## Task instructions
Please repeat the lines from the one containing "For the objects" through the last line, both included, with the requests kept as they are. Scale every coordinate and distance in the answers by 0.5, rounding each to the same number of decimals it had with halves going up, and leave the pictures out.

## The records

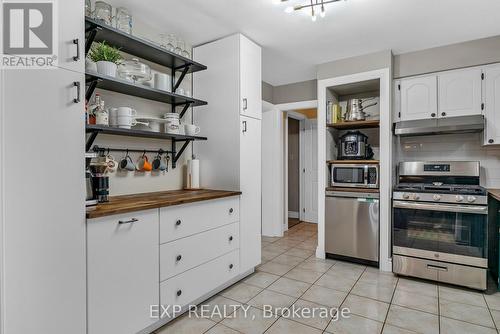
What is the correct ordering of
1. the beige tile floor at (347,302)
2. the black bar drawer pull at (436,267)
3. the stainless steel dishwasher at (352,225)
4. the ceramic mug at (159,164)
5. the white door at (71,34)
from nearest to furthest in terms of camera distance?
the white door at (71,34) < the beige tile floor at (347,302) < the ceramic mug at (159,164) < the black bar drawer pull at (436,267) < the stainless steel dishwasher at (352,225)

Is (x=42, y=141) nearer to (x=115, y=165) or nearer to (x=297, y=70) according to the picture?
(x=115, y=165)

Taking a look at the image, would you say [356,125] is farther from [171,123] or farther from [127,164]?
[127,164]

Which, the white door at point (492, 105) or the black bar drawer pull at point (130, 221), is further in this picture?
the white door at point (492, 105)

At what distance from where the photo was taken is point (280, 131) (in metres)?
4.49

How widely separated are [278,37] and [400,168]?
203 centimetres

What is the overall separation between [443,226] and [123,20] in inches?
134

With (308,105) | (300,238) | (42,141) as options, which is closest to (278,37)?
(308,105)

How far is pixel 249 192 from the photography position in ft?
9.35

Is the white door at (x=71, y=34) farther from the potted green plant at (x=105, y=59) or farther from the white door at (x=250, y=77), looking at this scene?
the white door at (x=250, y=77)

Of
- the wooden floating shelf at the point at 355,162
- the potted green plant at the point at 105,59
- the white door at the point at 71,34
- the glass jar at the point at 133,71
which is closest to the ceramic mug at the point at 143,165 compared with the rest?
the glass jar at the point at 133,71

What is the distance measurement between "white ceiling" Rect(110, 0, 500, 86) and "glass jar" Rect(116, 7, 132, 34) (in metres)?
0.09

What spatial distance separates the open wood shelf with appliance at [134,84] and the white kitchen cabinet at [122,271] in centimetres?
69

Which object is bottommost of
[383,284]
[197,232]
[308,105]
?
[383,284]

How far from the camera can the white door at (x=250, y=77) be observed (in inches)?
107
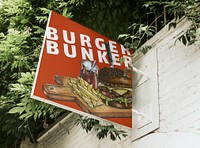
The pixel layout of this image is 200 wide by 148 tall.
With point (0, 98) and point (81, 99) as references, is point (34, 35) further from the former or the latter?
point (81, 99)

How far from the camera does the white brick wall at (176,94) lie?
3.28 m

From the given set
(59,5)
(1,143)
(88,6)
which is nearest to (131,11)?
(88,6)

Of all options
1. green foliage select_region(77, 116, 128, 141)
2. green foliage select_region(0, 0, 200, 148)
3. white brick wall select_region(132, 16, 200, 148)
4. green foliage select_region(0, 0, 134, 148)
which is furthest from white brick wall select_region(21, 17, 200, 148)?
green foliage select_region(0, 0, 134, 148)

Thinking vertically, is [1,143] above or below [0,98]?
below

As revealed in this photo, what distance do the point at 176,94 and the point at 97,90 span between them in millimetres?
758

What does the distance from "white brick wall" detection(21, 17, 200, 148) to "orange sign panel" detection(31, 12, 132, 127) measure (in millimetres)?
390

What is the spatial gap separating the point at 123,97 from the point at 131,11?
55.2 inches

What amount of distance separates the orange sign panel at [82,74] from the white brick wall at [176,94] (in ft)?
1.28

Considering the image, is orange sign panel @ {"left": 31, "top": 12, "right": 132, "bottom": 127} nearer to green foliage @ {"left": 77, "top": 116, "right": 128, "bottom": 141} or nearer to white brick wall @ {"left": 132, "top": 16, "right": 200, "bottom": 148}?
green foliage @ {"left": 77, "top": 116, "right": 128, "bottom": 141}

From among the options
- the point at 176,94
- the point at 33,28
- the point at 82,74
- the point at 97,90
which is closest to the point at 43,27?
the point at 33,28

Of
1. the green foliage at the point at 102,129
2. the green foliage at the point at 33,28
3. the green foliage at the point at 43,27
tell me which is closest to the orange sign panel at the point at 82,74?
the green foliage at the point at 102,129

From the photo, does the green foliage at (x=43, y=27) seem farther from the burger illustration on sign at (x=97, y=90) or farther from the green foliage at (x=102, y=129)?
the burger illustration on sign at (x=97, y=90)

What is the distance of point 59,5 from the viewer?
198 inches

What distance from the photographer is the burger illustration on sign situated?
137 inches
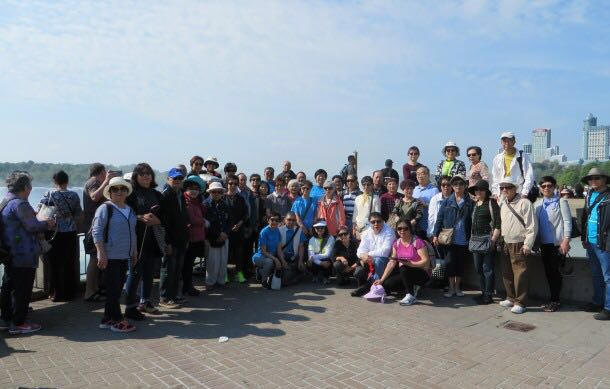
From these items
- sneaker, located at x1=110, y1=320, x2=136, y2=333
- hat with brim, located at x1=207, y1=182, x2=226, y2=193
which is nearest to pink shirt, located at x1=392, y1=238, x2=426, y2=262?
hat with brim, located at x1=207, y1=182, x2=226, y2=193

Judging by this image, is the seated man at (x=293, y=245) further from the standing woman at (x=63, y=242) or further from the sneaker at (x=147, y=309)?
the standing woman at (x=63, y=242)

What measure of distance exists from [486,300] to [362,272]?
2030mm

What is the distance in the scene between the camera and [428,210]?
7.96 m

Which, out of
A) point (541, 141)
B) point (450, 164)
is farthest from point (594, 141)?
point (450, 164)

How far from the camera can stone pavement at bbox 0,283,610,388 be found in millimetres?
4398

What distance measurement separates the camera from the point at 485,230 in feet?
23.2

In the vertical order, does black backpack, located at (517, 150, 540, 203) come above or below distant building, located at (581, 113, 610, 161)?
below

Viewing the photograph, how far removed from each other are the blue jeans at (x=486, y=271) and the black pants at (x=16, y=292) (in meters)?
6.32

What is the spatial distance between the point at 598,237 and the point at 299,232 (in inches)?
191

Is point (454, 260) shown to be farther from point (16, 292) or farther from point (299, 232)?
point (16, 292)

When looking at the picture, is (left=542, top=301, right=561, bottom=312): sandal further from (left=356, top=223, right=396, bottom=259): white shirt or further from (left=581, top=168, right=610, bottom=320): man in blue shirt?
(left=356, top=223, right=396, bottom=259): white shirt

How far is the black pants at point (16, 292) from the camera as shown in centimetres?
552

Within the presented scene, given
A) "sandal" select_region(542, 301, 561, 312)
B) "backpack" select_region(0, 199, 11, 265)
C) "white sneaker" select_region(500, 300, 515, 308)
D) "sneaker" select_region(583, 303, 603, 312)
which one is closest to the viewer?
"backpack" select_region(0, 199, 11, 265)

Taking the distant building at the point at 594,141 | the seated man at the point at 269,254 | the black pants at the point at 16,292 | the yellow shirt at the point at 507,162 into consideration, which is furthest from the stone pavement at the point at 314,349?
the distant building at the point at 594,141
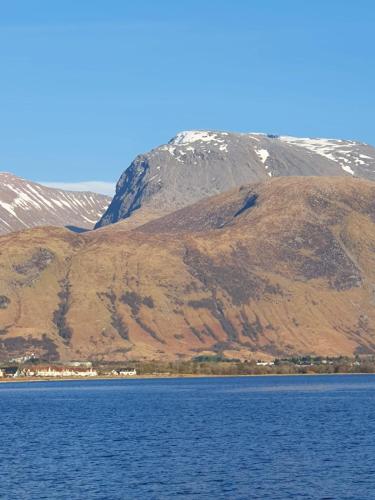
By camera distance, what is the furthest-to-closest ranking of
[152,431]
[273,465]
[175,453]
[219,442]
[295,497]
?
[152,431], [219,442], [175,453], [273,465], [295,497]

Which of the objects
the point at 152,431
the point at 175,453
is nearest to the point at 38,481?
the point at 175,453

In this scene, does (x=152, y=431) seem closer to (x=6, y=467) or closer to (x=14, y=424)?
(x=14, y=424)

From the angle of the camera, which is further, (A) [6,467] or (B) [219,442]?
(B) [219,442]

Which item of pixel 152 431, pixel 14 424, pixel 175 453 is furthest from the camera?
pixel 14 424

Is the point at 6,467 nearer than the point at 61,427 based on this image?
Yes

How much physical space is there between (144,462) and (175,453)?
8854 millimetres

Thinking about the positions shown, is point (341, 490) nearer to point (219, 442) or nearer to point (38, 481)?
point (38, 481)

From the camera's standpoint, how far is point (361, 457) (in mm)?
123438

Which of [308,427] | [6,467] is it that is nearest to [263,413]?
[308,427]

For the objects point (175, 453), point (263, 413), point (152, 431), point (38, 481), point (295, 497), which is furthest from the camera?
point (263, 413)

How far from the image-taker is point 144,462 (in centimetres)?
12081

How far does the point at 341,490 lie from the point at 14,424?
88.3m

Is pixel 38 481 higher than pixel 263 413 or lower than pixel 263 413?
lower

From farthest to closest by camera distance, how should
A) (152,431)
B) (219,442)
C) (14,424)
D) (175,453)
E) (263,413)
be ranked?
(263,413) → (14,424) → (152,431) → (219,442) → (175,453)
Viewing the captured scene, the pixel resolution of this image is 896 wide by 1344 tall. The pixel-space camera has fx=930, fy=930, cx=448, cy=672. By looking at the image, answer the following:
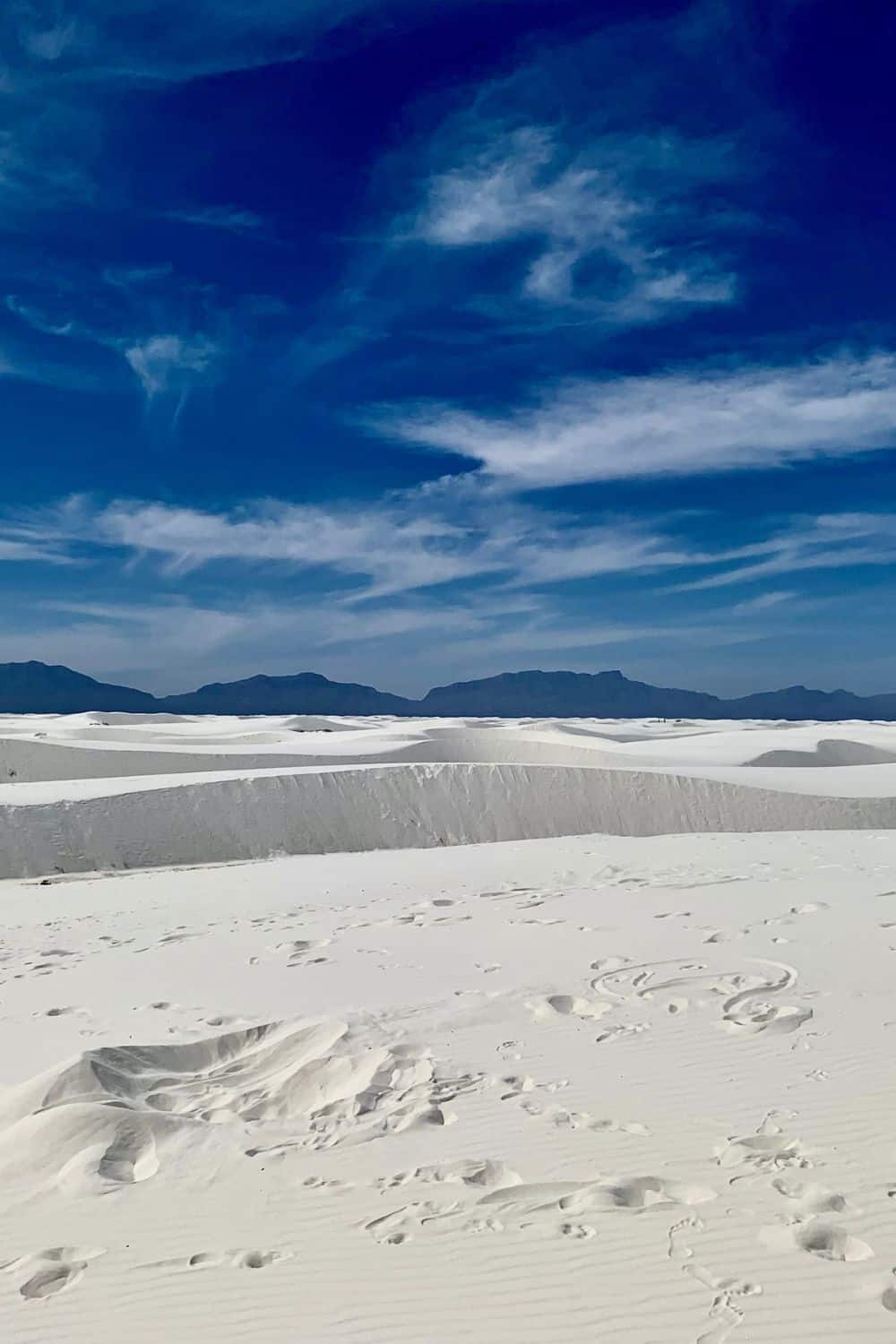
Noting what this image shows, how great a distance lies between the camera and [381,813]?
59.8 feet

## Problem solution
For the objects point (175, 453), point (263, 413), point (152, 431), point (38, 481), point (295, 497), which is furthest from the camera?
point (132, 207)

How far from the image-taker is point 144,462 (in centimetres)?
6041

How far does the point at 341,490 lie from the point at 14,424?
44.2m

Is pixel 38 481 higher than pixel 263 413 or lower than pixel 263 413?
lower

From farthest to closest by camera distance, how should
A) (152,431)
B) (219,442)
C) (14,424)
D) (175,453)
E) (263,413)
be ranked?
(132,207) → (7,212) → (76,216) → (110,221) → (88,227)
Viewing the captured scene, the pixel resolution of this image is 896 wide by 1344 tall. The pixel-space camera has fx=930, fy=930, cx=448, cy=672. By looking at the image, answer the following:
Noting what this image shows, how great a distance lies between the camera and [381,813]?
29.9 feet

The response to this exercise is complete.